Step 1: Verify Environment
python -m pytest packages/evaluator/tests -q
python -m pytest packages/runner/tests -q
Step 2: Create a Bundle
python -m automechinterp_evaluator.cli init-template \
--output-dir /tmp/my_bundle
This writes protocol.yaml, hypothesis.jsonl, evaluation_result.json, and manifest.json.
Step 3: Generate Candidate Hypotheses (Optional)

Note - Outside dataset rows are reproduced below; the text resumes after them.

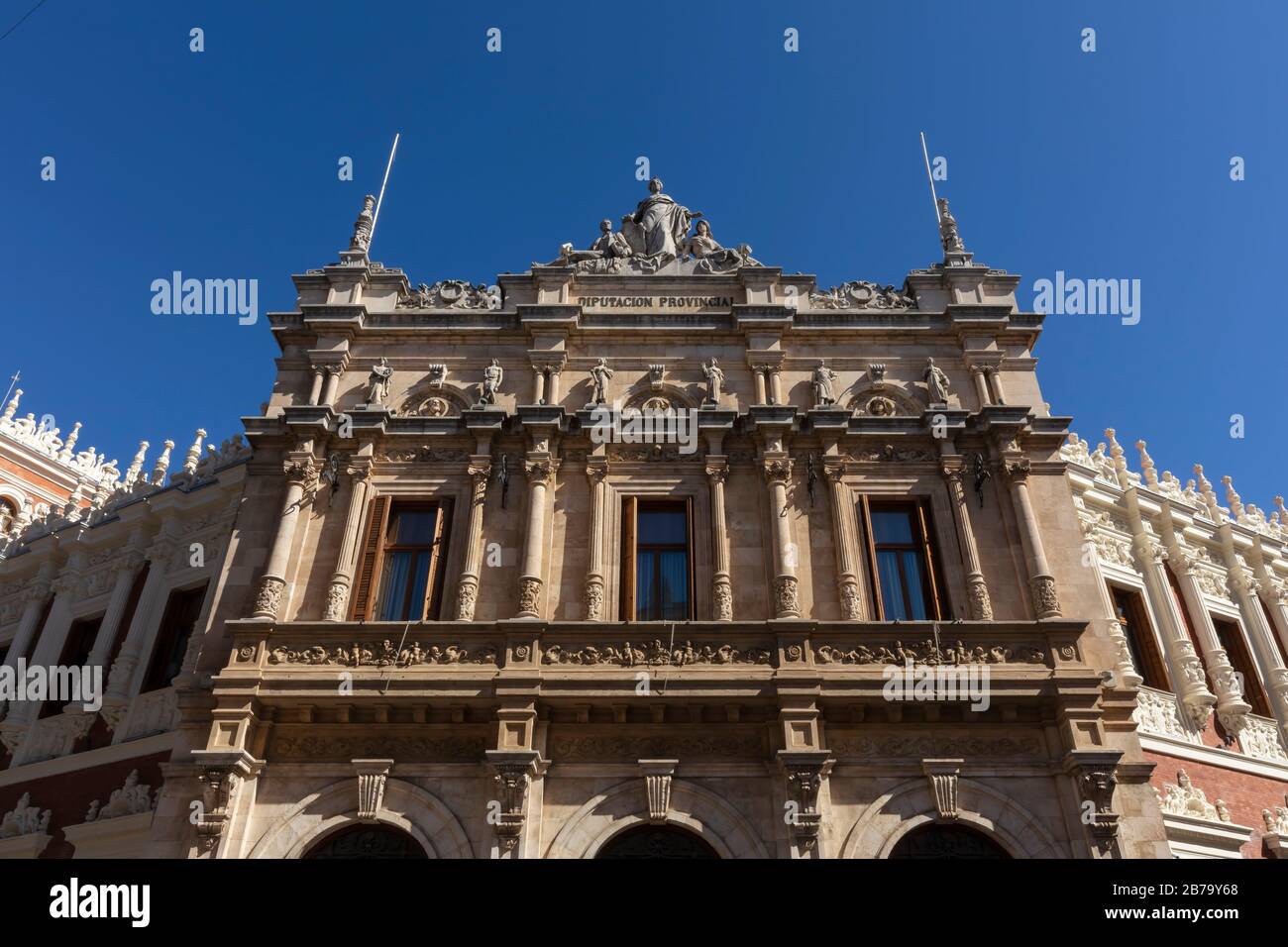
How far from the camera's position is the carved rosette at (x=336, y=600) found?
15.0 meters

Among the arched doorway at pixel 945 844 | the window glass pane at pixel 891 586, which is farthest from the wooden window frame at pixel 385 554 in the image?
the arched doorway at pixel 945 844

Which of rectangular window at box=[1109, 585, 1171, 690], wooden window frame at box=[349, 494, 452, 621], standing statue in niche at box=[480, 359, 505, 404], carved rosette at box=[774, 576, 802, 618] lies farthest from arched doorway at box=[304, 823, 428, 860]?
rectangular window at box=[1109, 585, 1171, 690]

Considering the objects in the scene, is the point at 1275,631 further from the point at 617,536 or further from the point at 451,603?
the point at 451,603

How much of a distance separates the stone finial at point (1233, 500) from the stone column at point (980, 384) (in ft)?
32.2

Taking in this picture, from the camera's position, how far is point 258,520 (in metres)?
16.5

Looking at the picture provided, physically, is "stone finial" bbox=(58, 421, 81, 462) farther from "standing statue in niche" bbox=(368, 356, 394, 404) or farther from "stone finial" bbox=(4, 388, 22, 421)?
"standing statue in niche" bbox=(368, 356, 394, 404)

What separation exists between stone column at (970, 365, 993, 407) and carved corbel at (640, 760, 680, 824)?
921cm

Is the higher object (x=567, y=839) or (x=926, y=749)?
(x=926, y=749)

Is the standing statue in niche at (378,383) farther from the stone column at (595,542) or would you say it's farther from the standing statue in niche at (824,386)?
the standing statue in niche at (824,386)

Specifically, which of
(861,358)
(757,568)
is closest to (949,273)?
(861,358)

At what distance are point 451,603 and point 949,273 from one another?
12.3 metres

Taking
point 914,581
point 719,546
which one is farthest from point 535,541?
point 914,581

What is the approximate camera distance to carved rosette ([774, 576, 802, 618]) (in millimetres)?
14672
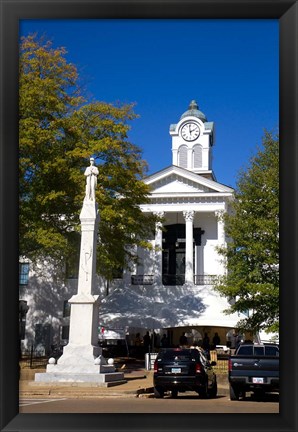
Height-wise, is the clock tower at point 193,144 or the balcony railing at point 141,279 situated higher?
the clock tower at point 193,144

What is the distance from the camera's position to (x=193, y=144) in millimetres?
57500

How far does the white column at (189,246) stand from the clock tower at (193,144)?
1097 centimetres

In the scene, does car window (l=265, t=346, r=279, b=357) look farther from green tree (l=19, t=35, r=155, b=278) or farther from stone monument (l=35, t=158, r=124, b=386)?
green tree (l=19, t=35, r=155, b=278)

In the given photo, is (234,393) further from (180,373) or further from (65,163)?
(65,163)

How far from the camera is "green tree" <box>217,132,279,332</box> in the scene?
2430 cm

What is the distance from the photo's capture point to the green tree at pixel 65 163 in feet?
86.9

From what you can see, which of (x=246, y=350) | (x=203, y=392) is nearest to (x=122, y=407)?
(x=203, y=392)

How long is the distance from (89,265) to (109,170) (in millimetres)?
9788

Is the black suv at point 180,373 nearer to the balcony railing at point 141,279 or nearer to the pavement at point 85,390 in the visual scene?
the pavement at point 85,390

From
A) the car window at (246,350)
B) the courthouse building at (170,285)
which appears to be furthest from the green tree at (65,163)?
the car window at (246,350)

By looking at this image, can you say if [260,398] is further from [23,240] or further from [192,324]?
[192,324]

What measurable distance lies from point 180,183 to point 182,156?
11.8 meters

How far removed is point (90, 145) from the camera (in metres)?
28.5
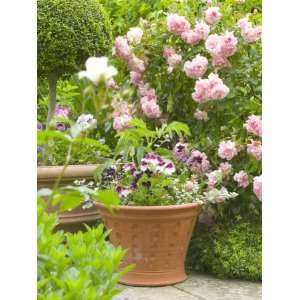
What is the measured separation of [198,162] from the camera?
3.17 meters

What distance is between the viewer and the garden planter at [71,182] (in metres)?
3.25

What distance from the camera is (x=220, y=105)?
324 centimetres

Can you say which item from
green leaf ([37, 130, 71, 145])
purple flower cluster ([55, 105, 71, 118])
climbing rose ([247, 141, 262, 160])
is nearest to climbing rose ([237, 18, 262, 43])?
climbing rose ([247, 141, 262, 160])

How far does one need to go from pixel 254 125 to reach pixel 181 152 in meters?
0.40

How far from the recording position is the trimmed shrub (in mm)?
3236

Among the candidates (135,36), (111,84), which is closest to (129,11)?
(135,36)

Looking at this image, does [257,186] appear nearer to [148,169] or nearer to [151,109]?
[148,169]

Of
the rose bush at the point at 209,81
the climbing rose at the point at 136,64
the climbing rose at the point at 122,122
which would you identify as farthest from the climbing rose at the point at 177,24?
the climbing rose at the point at 122,122

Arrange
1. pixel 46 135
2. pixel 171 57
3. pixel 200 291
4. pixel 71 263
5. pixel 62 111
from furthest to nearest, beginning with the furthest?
1. pixel 62 111
2. pixel 171 57
3. pixel 200 291
4. pixel 71 263
5. pixel 46 135

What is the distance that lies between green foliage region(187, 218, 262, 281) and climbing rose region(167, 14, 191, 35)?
3.23ft

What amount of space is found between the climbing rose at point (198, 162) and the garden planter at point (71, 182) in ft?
1.79
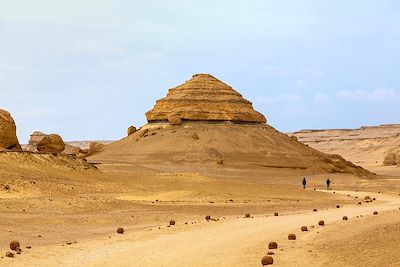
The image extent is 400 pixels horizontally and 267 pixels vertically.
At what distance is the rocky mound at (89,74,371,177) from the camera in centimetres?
6975

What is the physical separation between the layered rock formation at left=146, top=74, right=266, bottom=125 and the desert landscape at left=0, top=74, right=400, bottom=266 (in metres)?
0.16

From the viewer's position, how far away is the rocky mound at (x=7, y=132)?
41156mm

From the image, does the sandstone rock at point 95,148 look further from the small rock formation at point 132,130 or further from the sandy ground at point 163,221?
the sandy ground at point 163,221

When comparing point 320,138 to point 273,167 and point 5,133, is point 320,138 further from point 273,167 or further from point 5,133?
point 5,133

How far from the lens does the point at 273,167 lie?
6881cm

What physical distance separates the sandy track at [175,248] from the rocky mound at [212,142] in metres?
43.6

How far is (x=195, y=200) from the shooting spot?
116 ft

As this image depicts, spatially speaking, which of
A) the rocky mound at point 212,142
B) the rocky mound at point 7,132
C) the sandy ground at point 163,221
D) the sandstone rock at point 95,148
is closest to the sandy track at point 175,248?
the sandy ground at point 163,221

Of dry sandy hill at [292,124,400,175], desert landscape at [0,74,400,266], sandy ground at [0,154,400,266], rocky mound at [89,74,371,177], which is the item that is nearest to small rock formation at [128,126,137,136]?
desert landscape at [0,74,400,266]

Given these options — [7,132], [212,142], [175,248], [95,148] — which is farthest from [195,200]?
[95,148]

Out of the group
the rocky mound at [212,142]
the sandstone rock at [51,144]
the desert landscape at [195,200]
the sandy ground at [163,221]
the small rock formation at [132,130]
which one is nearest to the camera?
the sandy ground at [163,221]

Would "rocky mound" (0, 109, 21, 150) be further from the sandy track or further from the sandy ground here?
the sandy track

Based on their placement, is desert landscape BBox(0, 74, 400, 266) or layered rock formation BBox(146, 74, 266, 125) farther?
layered rock formation BBox(146, 74, 266, 125)

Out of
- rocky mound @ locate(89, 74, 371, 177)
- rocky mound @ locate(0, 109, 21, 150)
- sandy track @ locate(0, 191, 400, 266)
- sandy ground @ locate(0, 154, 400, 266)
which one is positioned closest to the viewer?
sandy track @ locate(0, 191, 400, 266)
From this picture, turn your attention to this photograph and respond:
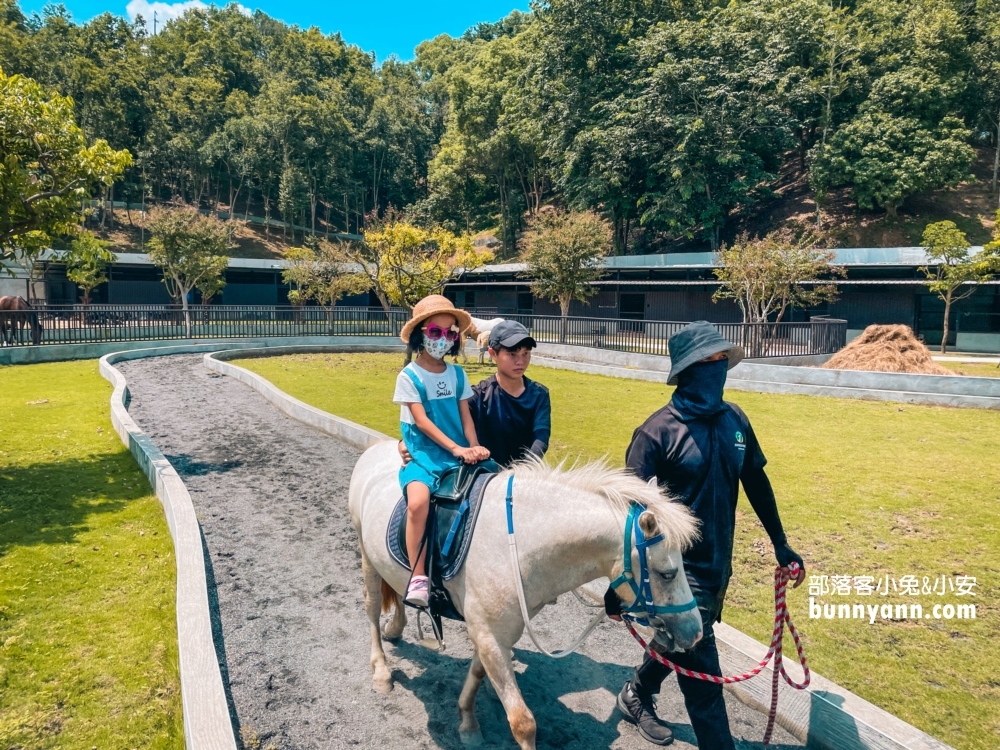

python -m automechinterp_evaluator.cli generate-agent-output \
--bundle /tmp/my_bundle --count 3 --overwrite
python -m automechinterp_evaluator.cli generate-hypotheses \
--bundle /tmp/my_bundle \
--agent-output /tmp/my_bundle/agent_output.json \
--overwrite
Step 4: Run Stage-2 and Evaluate
python -m automechinterp_runner.cli run \
--bundle /tmp/my_bundle --mode mock --device cpu --examples-per-cell 20
python -m automechinterp_evaluator.cli evaluate \
--bundle /tmp/my_bundle --output /tmp/my_bundle/result.json
python -m automechinterp_evaluator.cli report \
--bundle /tmp/my_bundle --output /tmp/my_bundle/stage_gate_report.md
Step 5: Generate Workflow Review
python -m automechinterp_evaluator.cli submission-review \
--bundle /tmp/my_bundle --reruns 3 \
--output-json /tmp/my_bundle/submission_review.json \
--output-md /tmp/my_bundle/submission_review.md
Maps failed gates to concrete next actions and verifies deterministic decision stability.
Step 6: Compatibility Check
python -m automechinterp_evaluator.cli reference-vectors
Validates canonical tiering behavior against shared reference vectors.